During the meeting, Zarif said Israel was using Iran’s “peaceful nuclear program as pretext to divert world public attention from their crimes in Palestine,” the semi-official Iranian news outlet Press TV reported.
Israel, along with Western countries, has long accused Iran of covertly pursuing nuclear weapons alongside its civilian program — charges denied by Tehran — and Jerusalem has criticized an interim nuclear deal reached between Iran and world powers in November.
Zarif reportedly told that Rajoub one of Iran’s motivations for advancing negotiations with the international community over its nuclear program has been to rob Israel of this “excuse.” He added that the Palestinians’ struggle was “a fundamental cause” for the Islamic Republic.
Rajoub, a senior member of Palestinian Authority President Mahmoud Abbas’s Fatah movement, said the group “will not stop the resistance until the establishment of an independent Palestinian government” in east Jerusalem. According to Press TV, he also told Zarif that Iran was a central player in the region and congratulated him on the interim nuclear deal.
While Rajoub’s only official capacity at the moment is as president of the Palestine Football Association, his visit was still a noteworthy occurrence in the relations between Iran and the PA, which over the past few years have mostly been tense.
Iran has traditionally held close ties with Hamas, a rival of the PA’s ruling Fatah party. And it has often sided with Hamas’s stance on the peace process, which rejects any negotiations with Israel, thus coming into conflict with the PA.
In 2010 then-Iranian president Mahmoud Ahmadinejad criticized the PA for resuming peace negotiations with Israel. PA spokesman Nabil Abu Rudaineh offered the following riposte: “The one who does not represent the Iranian people, who falsified election results, who oppressed the Iranian people and stole authority has no right to speak about Palestine, its president or its representatives.”
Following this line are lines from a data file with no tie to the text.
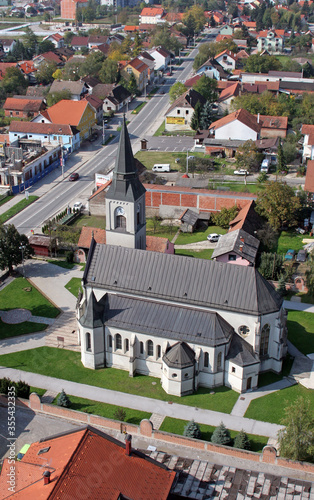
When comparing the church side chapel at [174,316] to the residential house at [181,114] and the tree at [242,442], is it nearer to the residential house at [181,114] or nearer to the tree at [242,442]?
the tree at [242,442]

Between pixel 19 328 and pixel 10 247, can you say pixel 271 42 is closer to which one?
pixel 10 247

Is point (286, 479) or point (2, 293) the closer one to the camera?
point (286, 479)

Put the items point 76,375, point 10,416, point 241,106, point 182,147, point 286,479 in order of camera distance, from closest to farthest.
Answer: point 286,479 → point 10,416 → point 76,375 → point 182,147 → point 241,106

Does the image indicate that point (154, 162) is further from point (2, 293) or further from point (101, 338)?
point (101, 338)

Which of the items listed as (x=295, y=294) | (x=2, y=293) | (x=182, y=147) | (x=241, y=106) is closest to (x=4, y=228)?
(x=2, y=293)

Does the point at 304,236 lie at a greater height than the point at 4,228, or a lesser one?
lesser

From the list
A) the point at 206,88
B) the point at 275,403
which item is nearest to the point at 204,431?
the point at 275,403

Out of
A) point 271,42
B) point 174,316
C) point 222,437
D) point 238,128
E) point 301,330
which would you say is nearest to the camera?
point 222,437
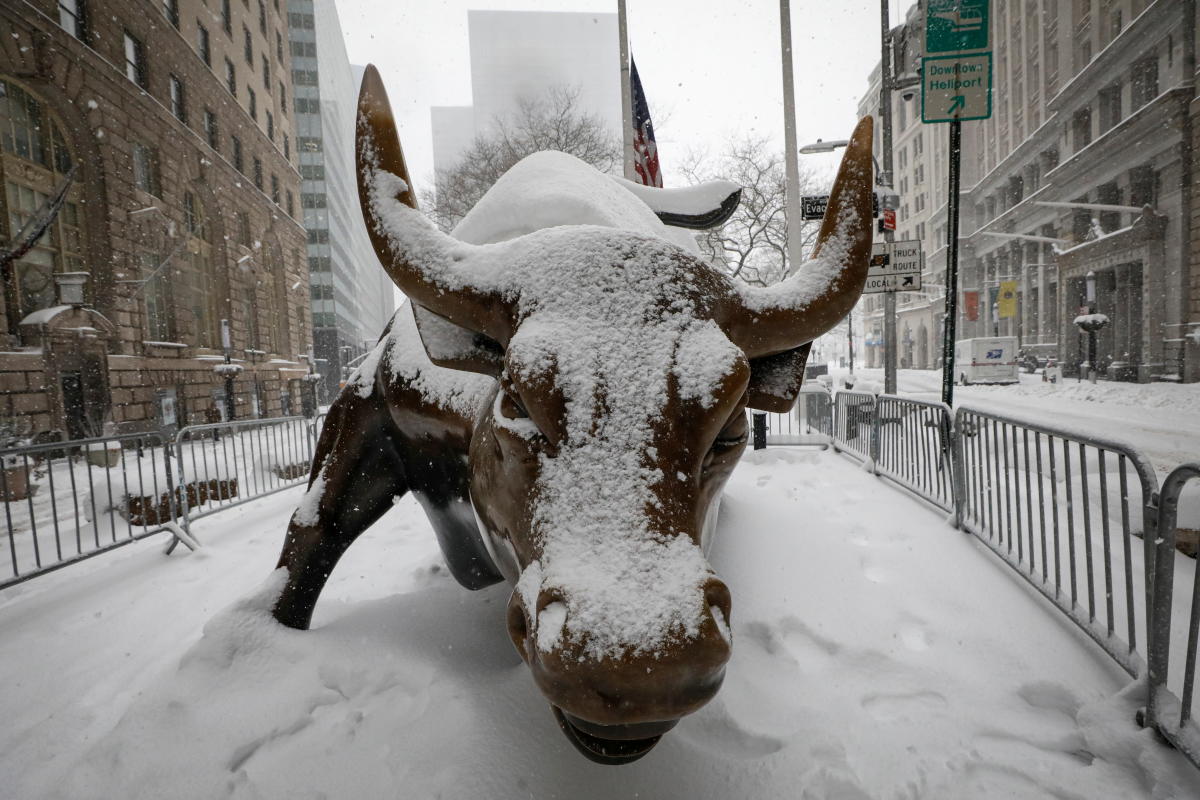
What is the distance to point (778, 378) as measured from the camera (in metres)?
2.17

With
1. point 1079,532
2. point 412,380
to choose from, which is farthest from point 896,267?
point 412,380

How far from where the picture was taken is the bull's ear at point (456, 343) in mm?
2014

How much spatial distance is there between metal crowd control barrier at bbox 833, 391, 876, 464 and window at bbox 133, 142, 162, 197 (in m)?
19.0

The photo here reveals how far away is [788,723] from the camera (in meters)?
2.25

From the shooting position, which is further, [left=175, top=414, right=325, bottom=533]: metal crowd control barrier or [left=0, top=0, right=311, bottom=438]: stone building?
[left=0, top=0, right=311, bottom=438]: stone building

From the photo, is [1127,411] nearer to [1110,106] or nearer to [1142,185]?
[1142,185]

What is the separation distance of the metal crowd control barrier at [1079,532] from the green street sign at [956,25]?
216 inches

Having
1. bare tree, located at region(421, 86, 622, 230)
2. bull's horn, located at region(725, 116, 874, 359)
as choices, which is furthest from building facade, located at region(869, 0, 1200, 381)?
bare tree, located at region(421, 86, 622, 230)

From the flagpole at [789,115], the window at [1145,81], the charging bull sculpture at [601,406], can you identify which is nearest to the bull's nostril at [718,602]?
the charging bull sculpture at [601,406]

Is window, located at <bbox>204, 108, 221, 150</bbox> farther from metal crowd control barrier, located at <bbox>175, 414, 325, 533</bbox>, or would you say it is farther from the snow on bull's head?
the snow on bull's head

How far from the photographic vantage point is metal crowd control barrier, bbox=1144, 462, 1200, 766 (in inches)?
77.3

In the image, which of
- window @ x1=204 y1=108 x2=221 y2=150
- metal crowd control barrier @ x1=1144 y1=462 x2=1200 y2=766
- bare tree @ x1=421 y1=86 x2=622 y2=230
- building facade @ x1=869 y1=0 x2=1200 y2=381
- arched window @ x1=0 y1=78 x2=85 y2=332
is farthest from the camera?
bare tree @ x1=421 y1=86 x2=622 y2=230

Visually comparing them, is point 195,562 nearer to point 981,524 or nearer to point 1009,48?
point 981,524

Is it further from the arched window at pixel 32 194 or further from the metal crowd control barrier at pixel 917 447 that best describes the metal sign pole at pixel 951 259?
→ the arched window at pixel 32 194
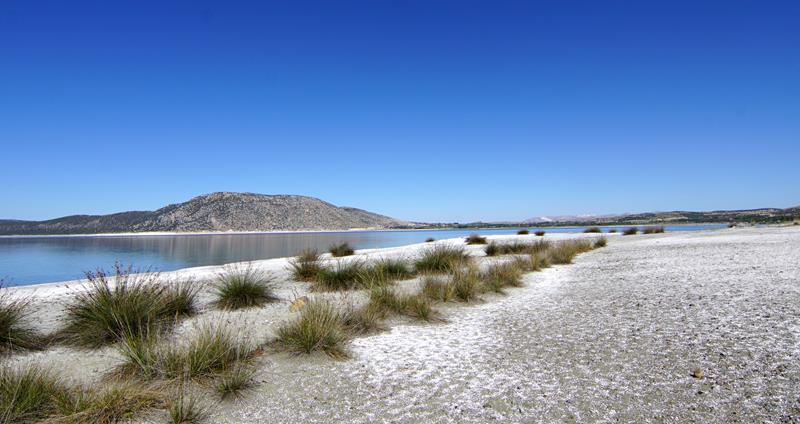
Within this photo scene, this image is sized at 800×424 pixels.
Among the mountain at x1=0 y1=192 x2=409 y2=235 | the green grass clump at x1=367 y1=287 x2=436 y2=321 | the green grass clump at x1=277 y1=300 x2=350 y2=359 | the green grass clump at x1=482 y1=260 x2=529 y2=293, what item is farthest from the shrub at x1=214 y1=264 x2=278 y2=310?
the mountain at x1=0 y1=192 x2=409 y2=235

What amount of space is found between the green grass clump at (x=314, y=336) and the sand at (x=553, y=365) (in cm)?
16

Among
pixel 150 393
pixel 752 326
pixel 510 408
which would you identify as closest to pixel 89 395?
pixel 150 393

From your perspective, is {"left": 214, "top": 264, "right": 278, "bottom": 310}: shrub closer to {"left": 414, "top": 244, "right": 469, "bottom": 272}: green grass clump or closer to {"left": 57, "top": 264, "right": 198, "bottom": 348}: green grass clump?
{"left": 57, "top": 264, "right": 198, "bottom": 348}: green grass clump

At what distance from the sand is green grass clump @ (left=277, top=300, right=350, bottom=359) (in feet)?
0.51

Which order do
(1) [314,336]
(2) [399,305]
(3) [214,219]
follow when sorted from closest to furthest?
(1) [314,336]
(2) [399,305]
(3) [214,219]

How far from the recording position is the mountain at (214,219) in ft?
276

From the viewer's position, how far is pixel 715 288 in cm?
693

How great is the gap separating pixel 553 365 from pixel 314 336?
228 cm

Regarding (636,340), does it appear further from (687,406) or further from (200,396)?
(200,396)

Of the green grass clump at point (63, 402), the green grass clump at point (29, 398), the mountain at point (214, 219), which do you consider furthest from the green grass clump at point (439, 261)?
the mountain at point (214, 219)

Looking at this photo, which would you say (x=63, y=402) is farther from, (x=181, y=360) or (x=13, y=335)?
(x=13, y=335)

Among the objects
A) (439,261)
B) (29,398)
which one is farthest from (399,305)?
(439,261)

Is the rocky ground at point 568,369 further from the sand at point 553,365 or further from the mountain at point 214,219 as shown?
the mountain at point 214,219

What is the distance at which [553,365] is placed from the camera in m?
3.80
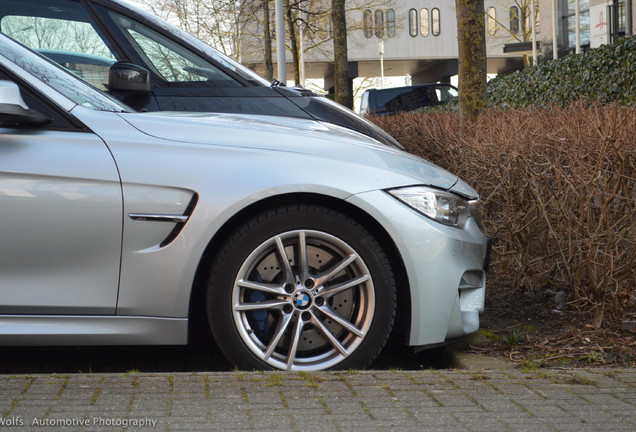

Still, in 2012 Abbas was invited by Ahmadinejad to visit Tehran, an offer that he initially accepted but upon which he ultimately did not follow through. The two did, however, meet in Cairo in February of 2013 on the sidelines of the Organization of Islamic Cooperation summit, and Abbas thanked the Iranian president for supporting the Palestinians’ November 2012 UN statehood bid.